# AIM OF THE TASK
Repeat the full listing below verbatim and keep the images out.

(Records from a spatial question set)
☆ ☆ ☆ ☆ ☆

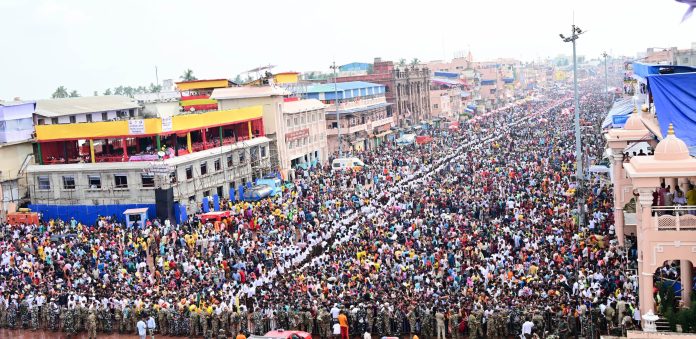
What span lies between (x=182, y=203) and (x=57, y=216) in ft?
18.5

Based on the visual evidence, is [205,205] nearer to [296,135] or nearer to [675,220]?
[296,135]

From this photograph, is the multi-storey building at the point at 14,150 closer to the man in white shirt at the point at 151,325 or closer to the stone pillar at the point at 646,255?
the man in white shirt at the point at 151,325

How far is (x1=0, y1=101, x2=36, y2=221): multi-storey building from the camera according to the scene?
115ft

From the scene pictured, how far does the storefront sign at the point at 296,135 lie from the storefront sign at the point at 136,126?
12714mm

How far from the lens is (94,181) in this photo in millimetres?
34906

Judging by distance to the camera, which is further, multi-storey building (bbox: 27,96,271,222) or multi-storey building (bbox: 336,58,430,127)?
multi-storey building (bbox: 336,58,430,127)

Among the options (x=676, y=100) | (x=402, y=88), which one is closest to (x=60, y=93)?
(x=402, y=88)


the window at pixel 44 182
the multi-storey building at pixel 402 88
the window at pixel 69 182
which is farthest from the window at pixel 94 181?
the multi-storey building at pixel 402 88

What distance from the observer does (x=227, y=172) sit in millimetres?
39031

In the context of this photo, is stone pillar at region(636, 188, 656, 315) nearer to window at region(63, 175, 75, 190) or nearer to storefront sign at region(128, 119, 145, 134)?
storefront sign at region(128, 119, 145, 134)

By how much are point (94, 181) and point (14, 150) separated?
4.30m

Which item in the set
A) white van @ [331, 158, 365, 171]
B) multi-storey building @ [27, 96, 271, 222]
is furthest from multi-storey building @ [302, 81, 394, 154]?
multi-storey building @ [27, 96, 271, 222]

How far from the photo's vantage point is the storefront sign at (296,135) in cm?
4624

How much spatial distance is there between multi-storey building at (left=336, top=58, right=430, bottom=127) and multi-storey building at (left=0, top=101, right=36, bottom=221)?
127ft
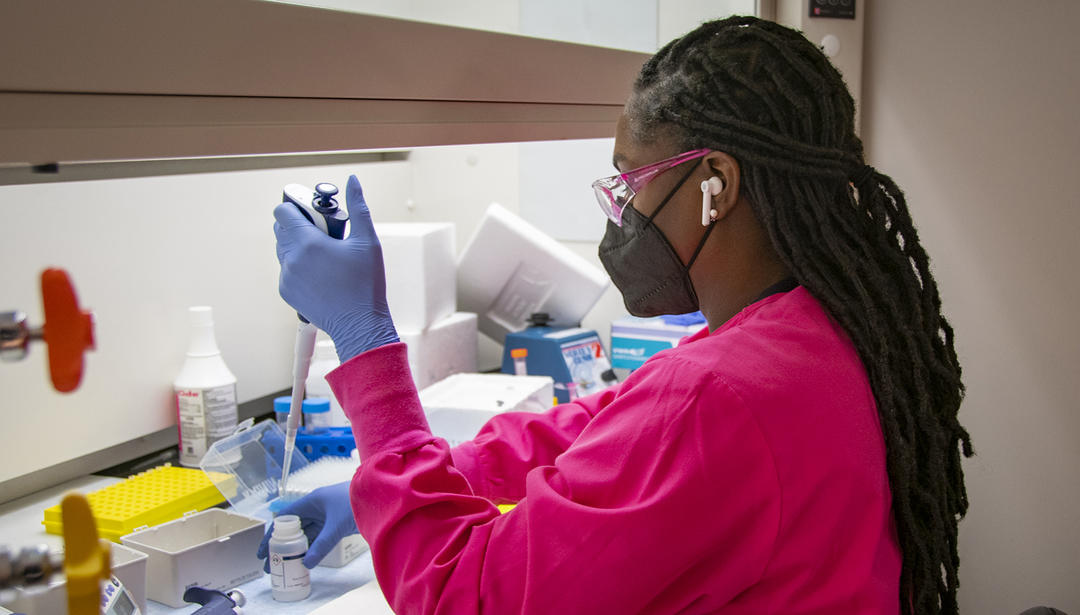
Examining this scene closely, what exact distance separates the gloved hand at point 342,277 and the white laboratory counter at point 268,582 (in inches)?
15.9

☆ ☆ ☆ ☆ ☆

# WRITTEN RESPONSE
What span lies between (x=182, y=203) and (x=57, y=216) in ft?
18.5

Based on the visual evidence, is [205,205] nearer to [296,135] or nearer to [675,220]?
[296,135]

From this photograph, is the multi-storey building at the point at 14,150 closer to the man in white shirt at the point at 151,325 or closer to the stone pillar at the point at 646,255?
the man in white shirt at the point at 151,325

How far is (x1=0, y1=101, x2=36, y2=221): multi-storey building from the camera according to the scene?
115ft

From the scene pictured, how far does the storefront sign at the point at 296,135 lie from the storefront sign at the point at 136,126?
12714mm

How far from the lens is (94,181) in this photo in millimetres?
34906

Judging by distance to the camera, which is further, multi-storey building (bbox: 27,96,271,222) or multi-storey building (bbox: 336,58,430,127)?
multi-storey building (bbox: 336,58,430,127)

Among the options (x=676, y=100) | (x=402, y=88), which one is closest to (x=60, y=93)?
(x=402, y=88)


the window at pixel 44 182
the multi-storey building at pixel 402 88
the window at pixel 69 182
which is farthest from the window at pixel 94 181?
the multi-storey building at pixel 402 88

What distance from the observer does (x=227, y=172) sit in millimetres?
39031

In the context of this photo, is stone pillar at region(636, 188, 656, 315) nearer to window at region(63, 175, 75, 190) or nearer to storefront sign at region(128, 119, 145, 134)?
storefront sign at region(128, 119, 145, 134)

By how much are point (94, 181) and point (14, 150) separated?
4.30m

Which item in the set
A) white van @ [331, 158, 365, 171]
B) multi-storey building @ [27, 96, 271, 222]
is furthest from multi-storey building @ [302, 81, 394, 154]?
multi-storey building @ [27, 96, 271, 222]

How far from the photo's vantage point is the storefront sign at (296,135) in cm?
4624

How much spatial distance is there between multi-storey building at (left=336, top=58, right=430, bottom=127) and multi-storey building at (left=0, top=101, right=36, bottom=221)?
127ft
Examining this scene closely, what exact distance separates the gloved hand at point 342,277 and the white laboratory counter at point 268,582 (in inches)?
15.9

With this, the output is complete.